Major achievements for the Australian Indigenous Psychologists Association

Members of AIPA and the APS Aboriginal and Torres Strait Peoples and Psychology Interest Group get together for dinner at the 2009 APS Conference in Darwin.

Members of AIPA and the APS Aboriginal and Torres Strait Peoples and Psychology Interest Group get together for dinner at the 2009 APS Conference in Darwin.

The Australian Indigenous Psychologists Association (AIPA) has gone from strength to strength in the 18 months since it was officially launched at the APS Conference in September 2008.

AIPA's main aims are to increase the number of Indigenous psychologists, and to lead the change required to deliver equitable, accessible, sustainable, timely and culturally safe psychological care to Aboriginal and Torres Strait Islander peoples in urban, regional and remote Australia.

The combined energies of 40 Aboriginal and Torres Strait Islander psychologists under the leadership of APS Fellow Pat Dudgeon have led to a number of achievements. Three major milestones have been attained that AIPA hopes will contribute toward ‘closing the gap' between Indigenous and non-Indigenous social and emotional wellbeing and mental health.

Launch of AIPA's website - www.indigenouspsychology.com.au

The development of the website was led by AIPA Steering Committee member Graham Gee in collaboration with the APS National Office.

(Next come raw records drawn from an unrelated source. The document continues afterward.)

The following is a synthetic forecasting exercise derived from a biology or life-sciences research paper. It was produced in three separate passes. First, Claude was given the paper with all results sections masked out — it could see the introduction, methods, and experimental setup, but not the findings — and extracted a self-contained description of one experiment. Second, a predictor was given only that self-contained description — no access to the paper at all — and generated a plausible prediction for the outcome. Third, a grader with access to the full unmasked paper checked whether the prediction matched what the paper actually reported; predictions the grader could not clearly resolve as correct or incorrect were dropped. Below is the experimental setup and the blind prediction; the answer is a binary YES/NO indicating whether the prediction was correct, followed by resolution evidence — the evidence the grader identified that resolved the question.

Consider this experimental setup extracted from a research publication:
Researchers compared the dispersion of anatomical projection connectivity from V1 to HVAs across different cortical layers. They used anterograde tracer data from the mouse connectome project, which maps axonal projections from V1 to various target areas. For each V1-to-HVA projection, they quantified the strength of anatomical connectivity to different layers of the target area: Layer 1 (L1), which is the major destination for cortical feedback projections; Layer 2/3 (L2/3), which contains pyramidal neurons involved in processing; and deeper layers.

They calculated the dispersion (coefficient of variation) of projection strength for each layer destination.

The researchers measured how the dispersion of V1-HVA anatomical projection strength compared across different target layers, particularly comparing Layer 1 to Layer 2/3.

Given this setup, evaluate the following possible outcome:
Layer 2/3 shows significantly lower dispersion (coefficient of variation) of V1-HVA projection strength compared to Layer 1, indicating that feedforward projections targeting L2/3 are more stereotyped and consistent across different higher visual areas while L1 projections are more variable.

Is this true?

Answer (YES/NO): YES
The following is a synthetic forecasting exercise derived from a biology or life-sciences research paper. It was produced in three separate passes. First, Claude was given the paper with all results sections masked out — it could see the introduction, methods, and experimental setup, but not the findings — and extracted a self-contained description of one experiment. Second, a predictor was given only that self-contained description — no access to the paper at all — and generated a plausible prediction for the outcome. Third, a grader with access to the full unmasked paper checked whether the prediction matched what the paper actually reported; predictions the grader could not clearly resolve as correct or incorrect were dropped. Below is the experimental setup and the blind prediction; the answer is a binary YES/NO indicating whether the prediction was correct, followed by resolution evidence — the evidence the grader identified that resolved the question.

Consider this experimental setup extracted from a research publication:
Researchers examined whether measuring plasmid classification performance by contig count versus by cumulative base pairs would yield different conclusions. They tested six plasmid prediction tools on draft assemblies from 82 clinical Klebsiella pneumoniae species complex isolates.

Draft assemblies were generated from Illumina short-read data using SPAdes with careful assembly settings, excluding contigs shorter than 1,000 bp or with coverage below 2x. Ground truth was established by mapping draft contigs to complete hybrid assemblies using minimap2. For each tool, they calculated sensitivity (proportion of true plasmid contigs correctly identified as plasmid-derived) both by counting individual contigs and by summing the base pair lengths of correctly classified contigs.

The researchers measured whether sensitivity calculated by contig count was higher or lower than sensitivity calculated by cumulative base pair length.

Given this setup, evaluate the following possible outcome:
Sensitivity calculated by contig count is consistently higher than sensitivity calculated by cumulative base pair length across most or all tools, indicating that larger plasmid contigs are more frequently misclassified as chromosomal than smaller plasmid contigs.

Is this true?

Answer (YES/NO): NO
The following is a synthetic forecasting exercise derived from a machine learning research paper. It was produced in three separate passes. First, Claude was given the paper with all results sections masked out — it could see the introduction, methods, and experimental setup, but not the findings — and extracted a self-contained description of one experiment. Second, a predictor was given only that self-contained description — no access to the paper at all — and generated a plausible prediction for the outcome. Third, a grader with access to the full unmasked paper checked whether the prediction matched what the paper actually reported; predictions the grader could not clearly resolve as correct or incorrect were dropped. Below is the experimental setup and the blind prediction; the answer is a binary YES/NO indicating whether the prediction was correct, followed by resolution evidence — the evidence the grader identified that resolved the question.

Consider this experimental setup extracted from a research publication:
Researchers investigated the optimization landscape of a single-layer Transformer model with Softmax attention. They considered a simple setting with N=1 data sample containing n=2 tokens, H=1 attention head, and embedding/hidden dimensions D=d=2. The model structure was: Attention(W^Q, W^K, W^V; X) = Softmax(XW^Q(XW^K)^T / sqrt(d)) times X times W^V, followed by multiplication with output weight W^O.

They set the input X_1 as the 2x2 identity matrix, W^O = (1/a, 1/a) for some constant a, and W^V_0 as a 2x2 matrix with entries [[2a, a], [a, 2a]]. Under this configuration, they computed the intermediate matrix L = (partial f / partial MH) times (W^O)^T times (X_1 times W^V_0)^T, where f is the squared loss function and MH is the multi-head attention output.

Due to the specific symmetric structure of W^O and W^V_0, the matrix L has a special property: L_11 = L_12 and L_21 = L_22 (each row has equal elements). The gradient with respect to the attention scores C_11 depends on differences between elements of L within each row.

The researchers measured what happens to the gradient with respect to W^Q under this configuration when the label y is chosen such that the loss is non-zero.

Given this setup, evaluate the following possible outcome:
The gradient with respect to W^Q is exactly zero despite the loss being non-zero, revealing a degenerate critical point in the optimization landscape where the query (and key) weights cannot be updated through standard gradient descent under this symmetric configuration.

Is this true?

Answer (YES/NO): YES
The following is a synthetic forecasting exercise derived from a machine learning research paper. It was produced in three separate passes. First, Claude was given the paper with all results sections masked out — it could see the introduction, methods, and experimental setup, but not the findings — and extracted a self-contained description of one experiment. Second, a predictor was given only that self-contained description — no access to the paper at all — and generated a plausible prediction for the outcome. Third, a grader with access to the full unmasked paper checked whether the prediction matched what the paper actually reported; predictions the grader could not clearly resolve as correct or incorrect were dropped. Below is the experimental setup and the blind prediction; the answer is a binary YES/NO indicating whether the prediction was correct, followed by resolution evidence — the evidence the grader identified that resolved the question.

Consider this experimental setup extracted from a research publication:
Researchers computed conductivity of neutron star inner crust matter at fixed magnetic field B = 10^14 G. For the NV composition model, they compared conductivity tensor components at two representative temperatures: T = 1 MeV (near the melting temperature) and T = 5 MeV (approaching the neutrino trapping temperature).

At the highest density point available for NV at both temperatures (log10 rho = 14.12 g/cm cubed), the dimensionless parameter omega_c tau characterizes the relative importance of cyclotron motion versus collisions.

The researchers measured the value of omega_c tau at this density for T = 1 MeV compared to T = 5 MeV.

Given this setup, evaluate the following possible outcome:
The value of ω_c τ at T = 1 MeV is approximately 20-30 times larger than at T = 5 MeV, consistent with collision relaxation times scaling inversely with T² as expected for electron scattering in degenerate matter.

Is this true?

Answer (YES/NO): NO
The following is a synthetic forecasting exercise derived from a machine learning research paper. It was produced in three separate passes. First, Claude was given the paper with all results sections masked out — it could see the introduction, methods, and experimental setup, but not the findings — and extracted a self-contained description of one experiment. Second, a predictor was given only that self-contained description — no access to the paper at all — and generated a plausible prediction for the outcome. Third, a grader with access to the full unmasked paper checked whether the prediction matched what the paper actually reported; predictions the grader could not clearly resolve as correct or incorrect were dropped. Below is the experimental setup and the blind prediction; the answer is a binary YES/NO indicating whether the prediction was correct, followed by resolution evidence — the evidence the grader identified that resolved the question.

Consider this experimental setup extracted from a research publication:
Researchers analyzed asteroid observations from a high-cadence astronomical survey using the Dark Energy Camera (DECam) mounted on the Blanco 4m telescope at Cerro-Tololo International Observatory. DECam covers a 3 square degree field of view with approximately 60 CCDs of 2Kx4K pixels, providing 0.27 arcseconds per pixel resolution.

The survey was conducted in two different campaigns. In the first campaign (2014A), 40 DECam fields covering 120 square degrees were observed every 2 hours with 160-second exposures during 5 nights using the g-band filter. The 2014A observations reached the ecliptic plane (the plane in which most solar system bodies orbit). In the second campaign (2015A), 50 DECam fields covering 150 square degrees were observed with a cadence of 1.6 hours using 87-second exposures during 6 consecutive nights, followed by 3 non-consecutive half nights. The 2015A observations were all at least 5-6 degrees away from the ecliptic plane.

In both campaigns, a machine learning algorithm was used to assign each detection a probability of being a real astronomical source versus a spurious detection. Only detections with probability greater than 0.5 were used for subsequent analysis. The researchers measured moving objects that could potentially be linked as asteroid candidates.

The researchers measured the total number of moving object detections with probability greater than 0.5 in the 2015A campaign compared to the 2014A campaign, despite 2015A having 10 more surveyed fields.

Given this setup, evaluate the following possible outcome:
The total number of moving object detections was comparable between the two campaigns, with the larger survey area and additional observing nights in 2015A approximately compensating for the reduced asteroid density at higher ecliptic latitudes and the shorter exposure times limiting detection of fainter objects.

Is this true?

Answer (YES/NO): NO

The site will act as a contact point for Indigenous psychologists as well as a vehicle for promoting Indigenous psychology to students, Aboriginal and Torres Strait Islander communities and other psychologists, health professionals and government. The APS homepage features a direct link to the AIPA website. APS members are encouraged to promote the site and to visit it if they would like to stay in touch with AIPA developments.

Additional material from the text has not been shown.